There could be a case made that North Korea is violating some parts of the rather vague “criteria for participation” for the ARF adopted back in July 1996,, which specifies that participants must “subscribe to and work cooperatively to help achieve the ARF’s key goals.” But that interpretation would have to be shared by other current members too in order to get the consensus required for suspension to occur, and that level of consensus does not appear to exist for now. The designated ASEAN chair for a given year can play somewhat of a role by putting the item on the agenda, but at least this year, the Philippines has been unwilling to do so. This will not be an easy decision for other ASEAN members as well, either because of their own ties to North Korea or their broader outlook towards regional multilateralism.
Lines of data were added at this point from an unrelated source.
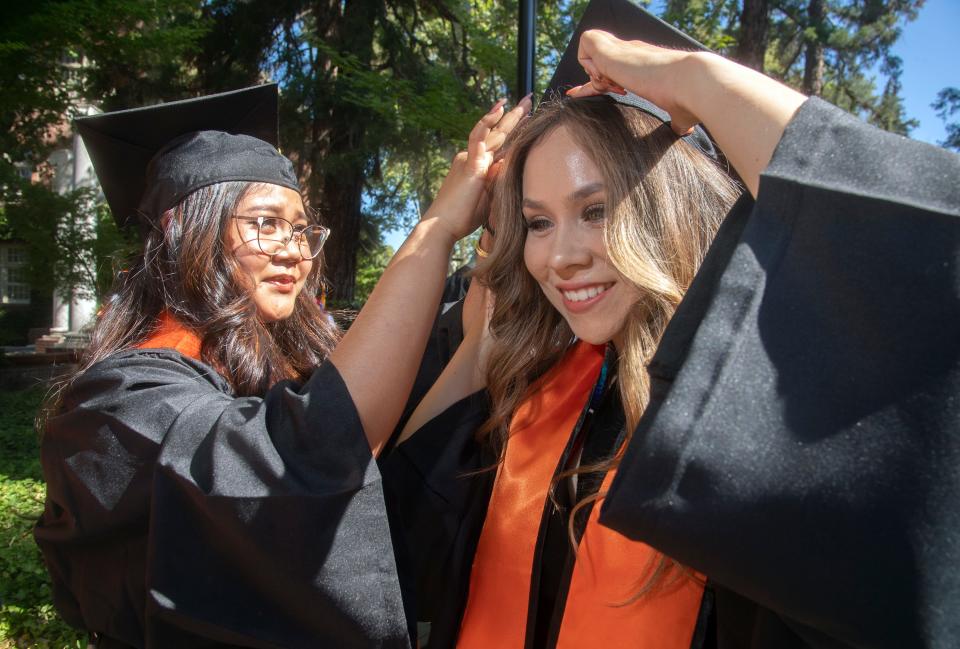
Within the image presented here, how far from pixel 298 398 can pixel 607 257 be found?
74cm

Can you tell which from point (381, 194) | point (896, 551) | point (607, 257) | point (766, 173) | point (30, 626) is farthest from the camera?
point (381, 194)

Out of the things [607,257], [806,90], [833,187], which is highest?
[806,90]

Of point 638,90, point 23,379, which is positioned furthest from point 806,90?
point 23,379

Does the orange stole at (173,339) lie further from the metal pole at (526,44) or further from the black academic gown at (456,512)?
the metal pole at (526,44)

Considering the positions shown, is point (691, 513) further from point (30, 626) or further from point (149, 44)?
point (149, 44)

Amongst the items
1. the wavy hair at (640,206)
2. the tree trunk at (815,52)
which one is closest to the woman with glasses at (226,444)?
the wavy hair at (640,206)

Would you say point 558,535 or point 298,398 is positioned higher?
point 298,398

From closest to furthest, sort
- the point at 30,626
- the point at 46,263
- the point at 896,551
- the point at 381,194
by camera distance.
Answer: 1. the point at 896,551
2. the point at 30,626
3. the point at 46,263
4. the point at 381,194

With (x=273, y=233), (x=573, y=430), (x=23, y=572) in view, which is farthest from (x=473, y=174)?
(x=23, y=572)

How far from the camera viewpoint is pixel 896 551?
743 mm

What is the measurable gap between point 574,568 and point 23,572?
3929mm

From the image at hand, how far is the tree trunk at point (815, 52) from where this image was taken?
10.2 m

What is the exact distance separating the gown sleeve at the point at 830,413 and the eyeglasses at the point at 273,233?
5.30ft

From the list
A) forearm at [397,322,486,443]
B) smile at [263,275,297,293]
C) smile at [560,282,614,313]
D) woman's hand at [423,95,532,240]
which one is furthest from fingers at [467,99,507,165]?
smile at [263,275,297,293]
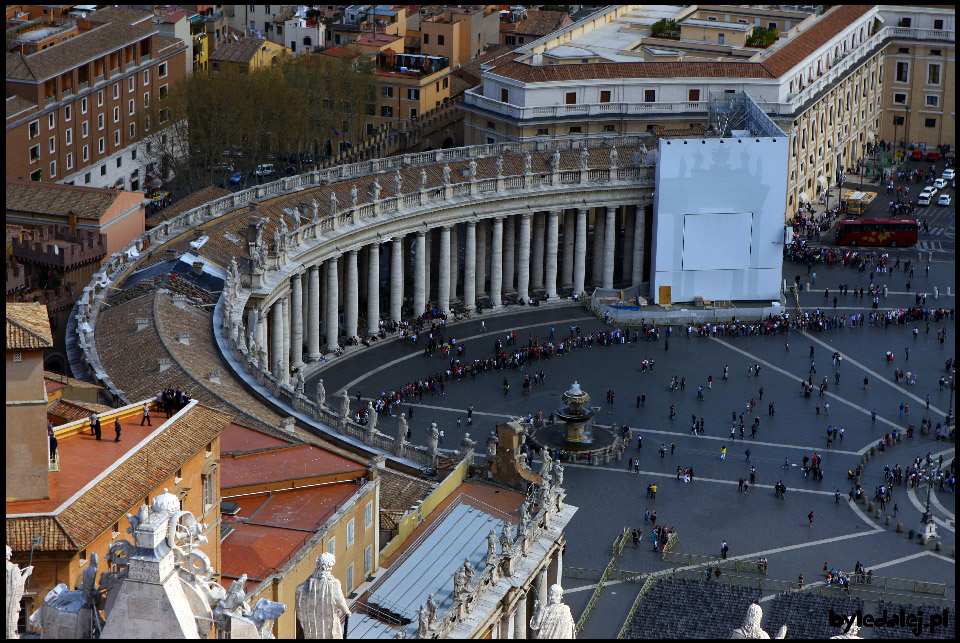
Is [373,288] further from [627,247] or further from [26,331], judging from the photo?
[26,331]

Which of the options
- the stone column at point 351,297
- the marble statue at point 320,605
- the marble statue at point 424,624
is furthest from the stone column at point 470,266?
the marble statue at point 320,605

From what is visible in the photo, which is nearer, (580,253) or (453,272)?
(453,272)

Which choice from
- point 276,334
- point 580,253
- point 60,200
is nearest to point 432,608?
point 276,334

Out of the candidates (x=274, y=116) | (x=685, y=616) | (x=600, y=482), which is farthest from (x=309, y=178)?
(x=685, y=616)

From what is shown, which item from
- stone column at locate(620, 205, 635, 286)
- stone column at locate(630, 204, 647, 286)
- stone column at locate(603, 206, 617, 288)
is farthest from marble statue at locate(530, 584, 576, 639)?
stone column at locate(620, 205, 635, 286)

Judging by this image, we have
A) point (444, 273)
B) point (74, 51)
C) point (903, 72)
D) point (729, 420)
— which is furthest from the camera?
point (903, 72)

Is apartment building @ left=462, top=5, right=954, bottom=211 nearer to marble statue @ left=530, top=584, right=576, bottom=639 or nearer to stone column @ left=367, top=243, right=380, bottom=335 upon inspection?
stone column @ left=367, top=243, right=380, bottom=335

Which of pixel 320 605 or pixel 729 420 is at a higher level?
pixel 320 605

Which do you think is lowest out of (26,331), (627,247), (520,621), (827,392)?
(827,392)

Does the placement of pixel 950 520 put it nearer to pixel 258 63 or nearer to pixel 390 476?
pixel 390 476
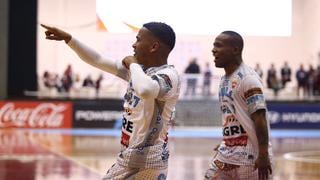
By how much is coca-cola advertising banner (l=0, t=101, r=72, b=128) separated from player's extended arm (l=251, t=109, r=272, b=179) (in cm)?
1901

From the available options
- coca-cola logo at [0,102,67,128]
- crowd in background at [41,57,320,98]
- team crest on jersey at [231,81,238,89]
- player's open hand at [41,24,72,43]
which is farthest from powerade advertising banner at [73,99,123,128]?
player's open hand at [41,24,72,43]

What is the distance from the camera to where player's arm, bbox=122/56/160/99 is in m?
3.96

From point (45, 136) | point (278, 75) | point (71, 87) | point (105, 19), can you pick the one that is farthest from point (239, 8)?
point (45, 136)

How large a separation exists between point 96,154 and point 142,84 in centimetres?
1061

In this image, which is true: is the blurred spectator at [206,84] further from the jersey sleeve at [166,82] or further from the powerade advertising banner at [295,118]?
the jersey sleeve at [166,82]

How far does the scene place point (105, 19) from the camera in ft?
97.9

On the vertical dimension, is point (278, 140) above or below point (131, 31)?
below

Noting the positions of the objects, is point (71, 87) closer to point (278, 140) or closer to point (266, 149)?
point (278, 140)

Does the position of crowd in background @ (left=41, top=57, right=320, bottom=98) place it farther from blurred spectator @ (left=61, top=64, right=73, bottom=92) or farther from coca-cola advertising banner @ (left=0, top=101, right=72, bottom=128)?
coca-cola advertising banner @ (left=0, top=101, right=72, bottom=128)

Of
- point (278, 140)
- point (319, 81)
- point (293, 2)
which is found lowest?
point (278, 140)

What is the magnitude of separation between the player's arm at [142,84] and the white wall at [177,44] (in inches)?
1063

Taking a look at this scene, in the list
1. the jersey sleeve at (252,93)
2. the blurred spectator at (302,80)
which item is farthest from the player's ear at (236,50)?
the blurred spectator at (302,80)

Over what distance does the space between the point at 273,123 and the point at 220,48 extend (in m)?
19.8

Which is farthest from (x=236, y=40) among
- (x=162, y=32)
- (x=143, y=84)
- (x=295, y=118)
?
(x=295, y=118)
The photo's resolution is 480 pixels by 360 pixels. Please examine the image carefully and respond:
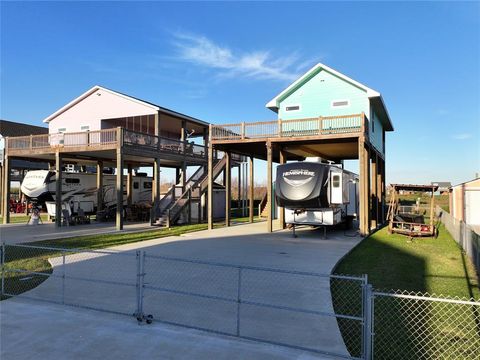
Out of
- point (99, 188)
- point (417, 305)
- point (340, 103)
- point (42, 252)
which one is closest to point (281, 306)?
point (417, 305)

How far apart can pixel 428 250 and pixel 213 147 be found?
1241 centimetres

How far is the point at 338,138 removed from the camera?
18.0m

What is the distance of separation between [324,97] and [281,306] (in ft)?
58.6

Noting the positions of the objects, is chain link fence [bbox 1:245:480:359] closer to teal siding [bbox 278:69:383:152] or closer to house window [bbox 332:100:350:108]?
teal siding [bbox 278:69:383:152]

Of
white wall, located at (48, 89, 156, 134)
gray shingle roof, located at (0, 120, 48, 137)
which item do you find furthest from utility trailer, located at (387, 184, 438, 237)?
gray shingle roof, located at (0, 120, 48, 137)

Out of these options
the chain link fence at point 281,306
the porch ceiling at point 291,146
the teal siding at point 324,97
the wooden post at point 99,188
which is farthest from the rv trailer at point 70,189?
the chain link fence at point 281,306

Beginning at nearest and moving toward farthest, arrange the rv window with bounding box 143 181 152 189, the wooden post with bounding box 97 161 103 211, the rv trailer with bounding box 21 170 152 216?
the rv trailer with bounding box 21 170 152 216 → the wooden post with bounding box 97 161 103 211 → the rv window with bounding box 143 181 152 189

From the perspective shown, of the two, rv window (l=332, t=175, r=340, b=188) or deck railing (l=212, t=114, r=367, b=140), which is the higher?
deck railing (l=212, t=114, r=367, b=140)

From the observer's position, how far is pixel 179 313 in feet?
22.3

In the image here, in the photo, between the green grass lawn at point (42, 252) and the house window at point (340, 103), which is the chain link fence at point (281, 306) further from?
the house window at point (340, 103)

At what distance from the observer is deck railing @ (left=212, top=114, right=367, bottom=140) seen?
18077mm

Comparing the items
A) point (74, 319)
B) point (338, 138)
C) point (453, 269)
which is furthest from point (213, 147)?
point (74, 319)

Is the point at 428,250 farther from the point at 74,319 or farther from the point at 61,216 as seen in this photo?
the point at 61,216

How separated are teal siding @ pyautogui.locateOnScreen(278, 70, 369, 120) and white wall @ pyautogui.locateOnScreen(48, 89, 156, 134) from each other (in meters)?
9.50
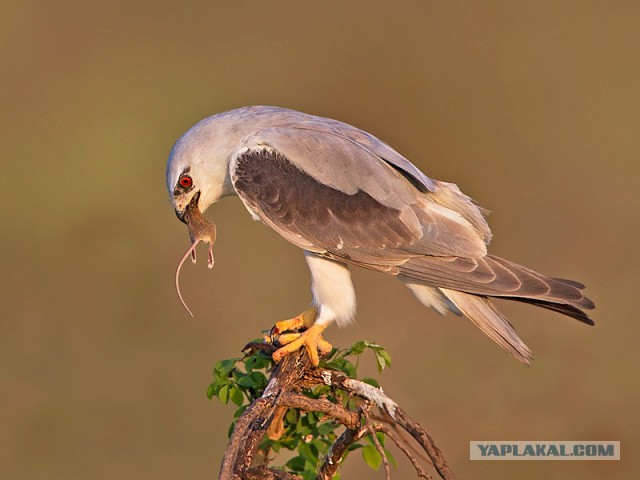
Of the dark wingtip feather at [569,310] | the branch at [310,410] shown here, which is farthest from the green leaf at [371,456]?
the dark wingtip feather at [569,310]

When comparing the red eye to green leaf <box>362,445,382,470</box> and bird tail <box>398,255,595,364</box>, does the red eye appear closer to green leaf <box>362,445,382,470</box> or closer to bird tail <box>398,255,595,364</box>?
bird tail <box>398,255,595,364</box>

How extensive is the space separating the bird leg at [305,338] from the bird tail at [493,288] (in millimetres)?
543

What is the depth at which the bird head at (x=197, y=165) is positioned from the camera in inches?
208

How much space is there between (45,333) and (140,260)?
39.0 inches

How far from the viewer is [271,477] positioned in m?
3.67

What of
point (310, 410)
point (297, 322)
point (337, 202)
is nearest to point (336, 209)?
point (337, 202)

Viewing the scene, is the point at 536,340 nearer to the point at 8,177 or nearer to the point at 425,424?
the point at 425,424

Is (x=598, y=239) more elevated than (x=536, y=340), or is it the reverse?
(x=598, y=239)

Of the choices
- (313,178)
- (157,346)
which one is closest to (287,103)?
(157,346)

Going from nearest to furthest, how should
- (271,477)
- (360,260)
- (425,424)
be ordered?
(271,477)
(360,260)
(425,424)

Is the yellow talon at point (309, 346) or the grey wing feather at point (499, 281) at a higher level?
the grey wing feather at point (499, 281)

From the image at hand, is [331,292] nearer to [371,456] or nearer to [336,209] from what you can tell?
[336,209]

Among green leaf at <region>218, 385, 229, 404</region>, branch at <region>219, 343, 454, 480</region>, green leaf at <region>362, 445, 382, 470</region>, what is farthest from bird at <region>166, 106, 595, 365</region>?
green leaf at <region>362, 445, 382, 470</region>

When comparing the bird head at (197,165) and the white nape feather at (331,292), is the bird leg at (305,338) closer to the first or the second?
the white nape feather at (331,292)
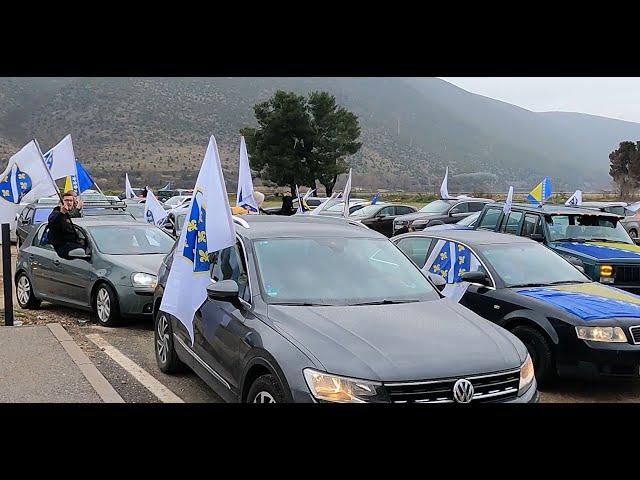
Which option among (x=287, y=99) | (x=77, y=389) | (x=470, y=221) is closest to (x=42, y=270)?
(x=77, y=389)

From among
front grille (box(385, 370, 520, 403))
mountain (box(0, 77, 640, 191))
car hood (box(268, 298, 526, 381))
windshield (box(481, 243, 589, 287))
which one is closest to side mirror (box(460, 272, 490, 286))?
windshield (box(481, 243, 589, 287))

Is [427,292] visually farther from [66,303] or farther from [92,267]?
[66,303]

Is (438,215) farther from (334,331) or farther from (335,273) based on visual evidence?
(334,331)

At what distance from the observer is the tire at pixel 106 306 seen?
340 inches

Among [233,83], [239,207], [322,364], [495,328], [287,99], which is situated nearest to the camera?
[322,364]

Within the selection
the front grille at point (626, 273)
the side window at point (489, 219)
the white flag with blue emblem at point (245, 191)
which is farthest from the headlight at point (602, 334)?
the white flag with blue emblem at point (245, 191)

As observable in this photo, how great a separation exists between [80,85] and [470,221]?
103460 mm

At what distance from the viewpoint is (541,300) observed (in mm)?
6387

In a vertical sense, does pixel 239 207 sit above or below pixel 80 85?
below

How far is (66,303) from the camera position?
9.66m

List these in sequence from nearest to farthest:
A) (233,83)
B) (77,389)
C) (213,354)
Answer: (213,354) → (77,389) → (233,83)

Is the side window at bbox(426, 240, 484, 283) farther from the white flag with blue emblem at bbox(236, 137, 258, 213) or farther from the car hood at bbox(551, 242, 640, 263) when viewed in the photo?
the white flag with blue emblem at bbox(236, 137, 258, 213)

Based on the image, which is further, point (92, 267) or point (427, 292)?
point (92, 267)

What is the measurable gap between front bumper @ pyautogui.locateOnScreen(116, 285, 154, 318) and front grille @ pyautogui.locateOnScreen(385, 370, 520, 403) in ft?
18.3
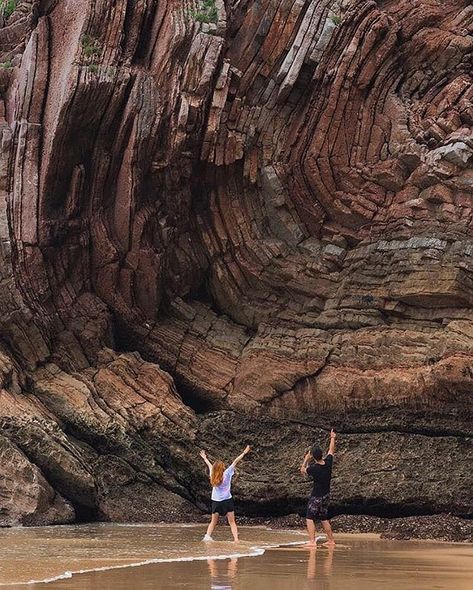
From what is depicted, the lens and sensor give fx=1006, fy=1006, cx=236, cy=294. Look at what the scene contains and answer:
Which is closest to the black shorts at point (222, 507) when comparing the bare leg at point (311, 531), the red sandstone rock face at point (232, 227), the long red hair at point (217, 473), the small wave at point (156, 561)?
the long red hair at point (217, 473)

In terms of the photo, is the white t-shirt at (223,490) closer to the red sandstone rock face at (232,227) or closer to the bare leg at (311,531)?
the bare leg at (311,531)

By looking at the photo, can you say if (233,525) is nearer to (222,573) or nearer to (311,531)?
(311,531)

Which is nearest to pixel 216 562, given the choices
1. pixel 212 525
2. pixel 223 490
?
pixel 212 525

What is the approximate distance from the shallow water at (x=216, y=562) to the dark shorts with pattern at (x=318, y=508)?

The same goes for the new “suspension measures or requirements or stipulations” that Thornton referred to in her remarks this week. As she along with other top U.S. Asia officials no doubt knows, some Asian states are still remain vehemently opposed to such coercive measures being included in diplomatic forums, particularly when they are seen as being U.S.-led. Indeed, the temptation for too many states will be, as one Southeast Asian diplomat put it to me, “to take the so-called long view” and hope that other forms of pressure on North Korea exerted by other states will be sufficient enough for Washington to soon ease up on this front. Meanwhile, the ARF and other ASEAN-led forums will continue to express their discontent through the typical ASEAN-like fashion: private conversations and relatively stronger statements.

This is the classic version of the collective action problem playing out in the real world. And it is bound to make any attempt at realizing this quite an uphill climb.